William H. Procter (1873-1951), was the grandson of Procter & Gamble’s founder. As a child, Procter summered on MDI with his family. He was a businessman first (at Procter & Gamble, as you might have guessed) and became interested in biology as an adult. His early work was on the marine fauna of MDI [There’s the first connection to the Coast Walk!], and in 1921 he established a research station at the MDI Bio Lab in Salisbury Cove. [There’s the second connection to the Coast Walk.] He later moved the lab to his estate, Corfield, closer to Bar Harbor. [Corfield was near the current ferry terminal property on the shore side of Eden Street, so there’s a third connection. It was torn down in 1965.]
In the 1920s, Procter began working with Charles W. Johnson, curator for the Boston Society of Natural History, who was doing a survey of insects on MDI. Johnson died in 1932, and Procter took over the project, which eventually became the seven-part Biological Survey of the Mount Desert Region, which was published between 1927 and 1946.
He left his collection to the University of Massachusetts with the stipulation that “there be no additions made to this collection unless by specimens taken on Mount Desert Island, … My reason being that its great value is to show a biotic entity, and it has taken years of hard work to assemble same, though every hour one of pleasure.” (Alexander, p. 240.)
I hadn’t heard of Procter, but Anne Swann had worked on cataloguing the collection (which was published in 2015 with updated nomenclature and addenda by Glen Mittelhauser) and she said, “You have to see this.” So we made an appointment and Marie Yarborough, the Curator of the archives, and Kristin Dillon, her assistant, graciously brought out tray after tray of meticulously pinned and labeled insects as we talked.
Now that you a little context, let’s have a look at the bugs!
Jenn: Anne, how did you get involved in this?

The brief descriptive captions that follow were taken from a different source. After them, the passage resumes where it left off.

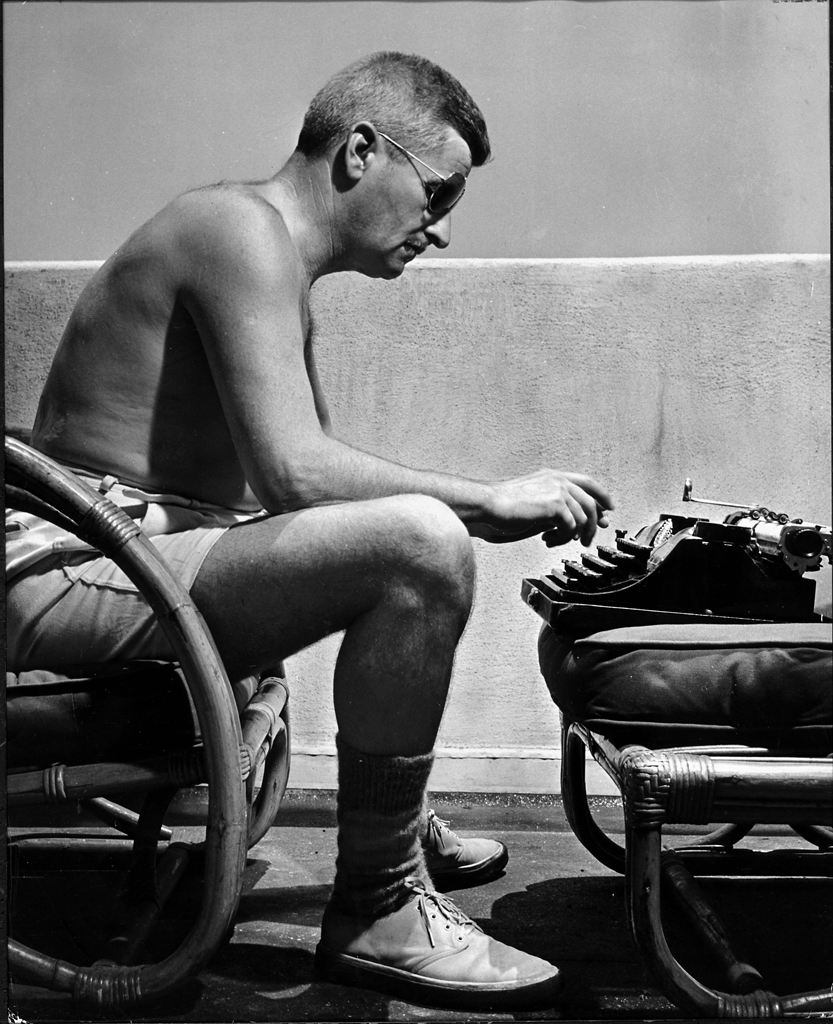 American author William Faulkner (1897 - 1962) works on a screenplay at his typewriter on a balcony, Hollywood, California, early 1940's. He is shirtless and wears shorts, heavy wool socks, shoes and sunglasses. (Photo by Alfred Eriss/Pix Inc./Time Life Pictures/Getty Images)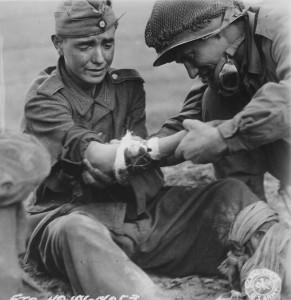 Amerykański medyk opatruje rannego nastoletniego niemieckiego żołnierza, wrzesień 1944 r.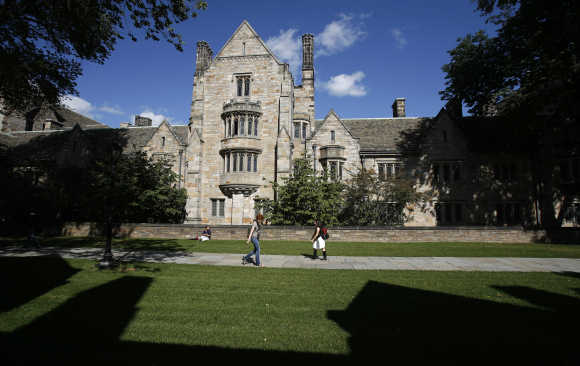 Students walk on the campus of Yale University in New Haven, Connecticut.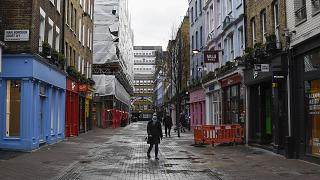A woman wears a face mask as she walks in a deserted Carnaby Street, in London, Wednesday, Feb. 3, 2021.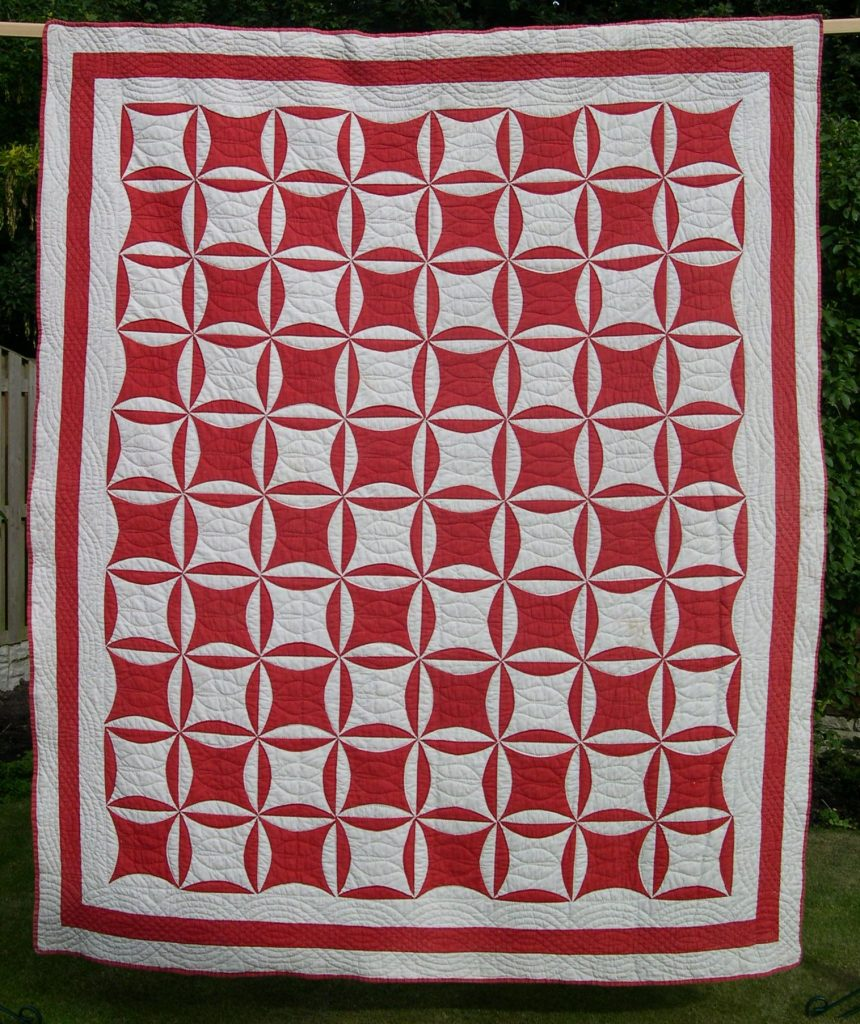 Red and white quilt with circular motifs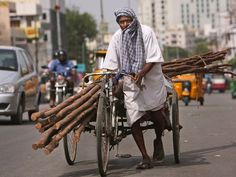 A laborer covers himself with a cloth to protect from the sun as he pulls a rickshaw carrying wooden logs on a hot summer afternoon in Hyderabad, India, Friday, May 20, 2016.India sweltered to a scorching 123.8 degrees Thursday, setting a new all-ti USA TODAY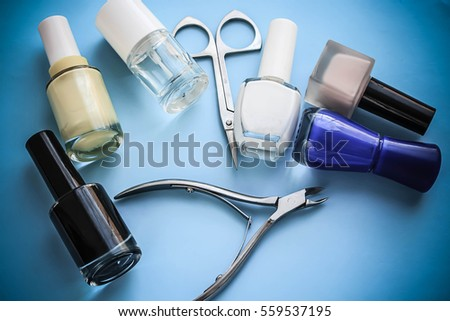 Set for manicure on a blue background. Tools for female beauty hands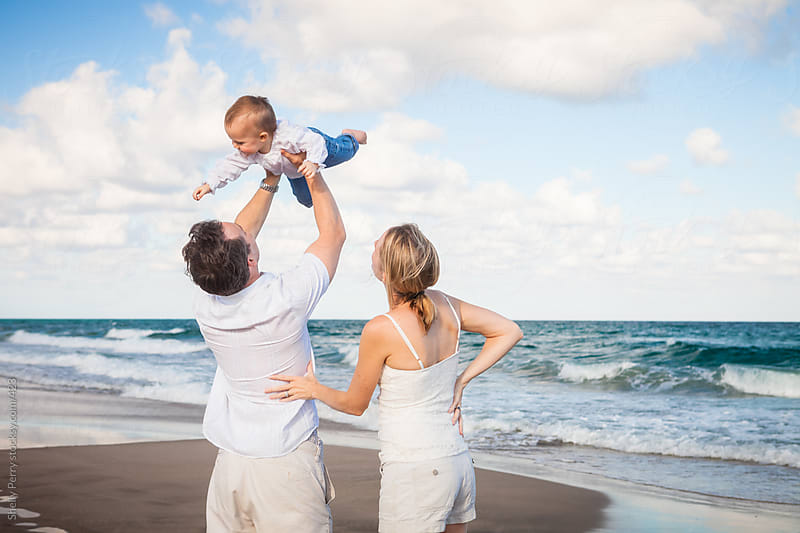 Family of Three; Dad Holding Smiling Toddler Aloft Up to the Sky at the Beach by Shelly Perry for Stocksy United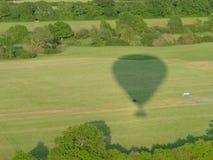 Schatten eines Heißluftballons auf einem grünen Feld stockfotografie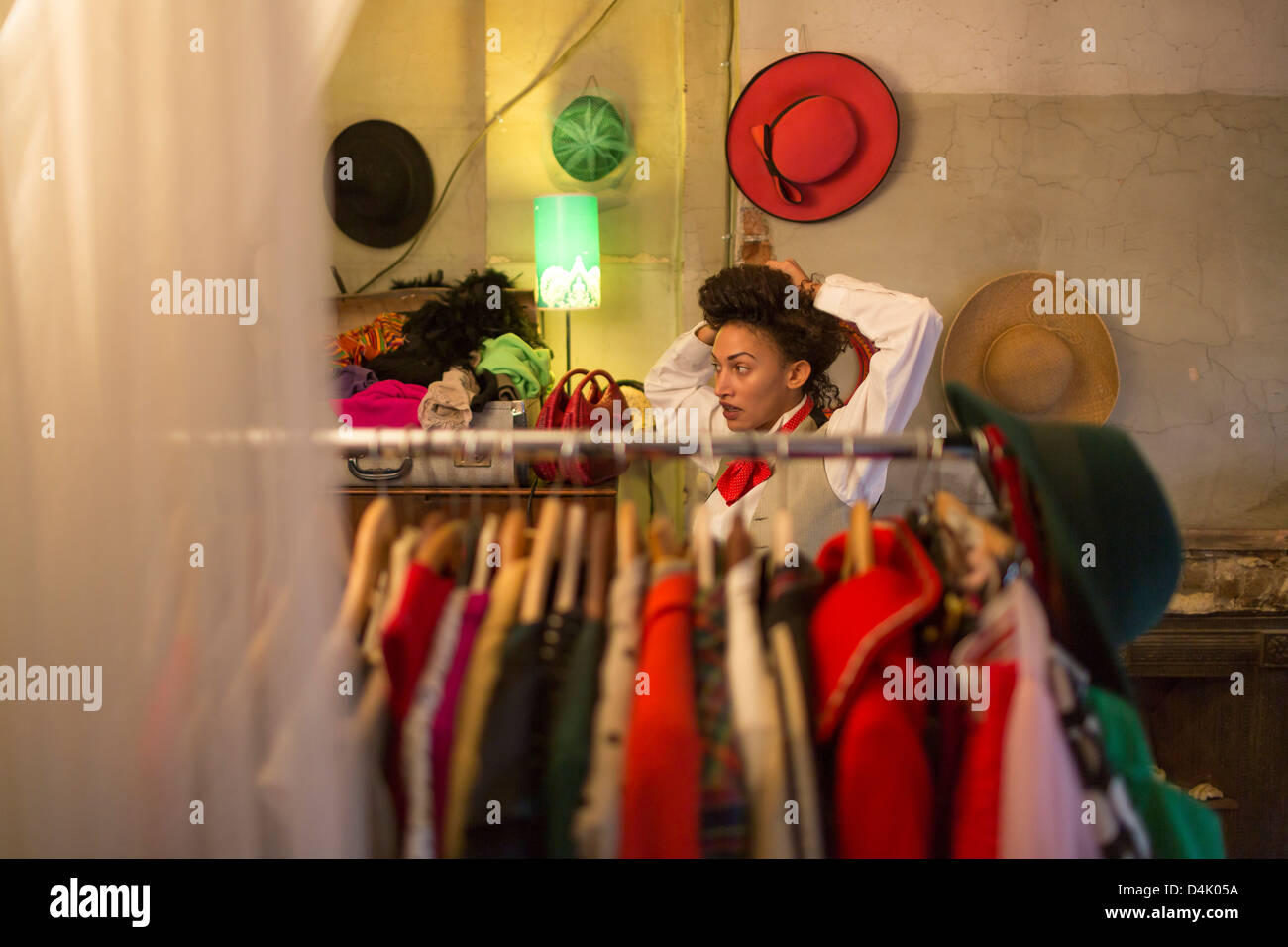 Woman shopping in clothes shop - Stock Image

Anne: Through Glen Mittelhauser. The park hired Glen and myself to make a digital catalog. We entered all the information, for better or worse, [from] each tag, and that gave people an option to search it. Then they worked on changing the genus and species if they needed to. I believe [in Proctor’s] time this was the largest collection of insects from a geographical area. Each cabinet holds 60 drawers.
Jenn: We’re talking thousands of specimens.
Anne: Yeah.
Jenn: Wow. Did he collect more or less a sample of every insect on the island?
Anne: No, he didn’t like flies, he didn’t like mosquitoes, he didn’t do a lot of ants. I would say he got the majority of the moths and the beetles – beetles were big for those guys back then – and butterflies. It’s funny about the butterflies – if you look at each of them they don’t look like anything until you see 10 of them together. … [And the beetles] – it’s just a beetle, but then when you get 40 of them in a tray they’re cool and cute looking.
Jenn: It is kind of wild seeing them all together like this.
Anne: As far as other stuff, I know he didn’t get all the bees, because he just wasn’t into bees.
Jenn: So it’s an idiosyncratic collection.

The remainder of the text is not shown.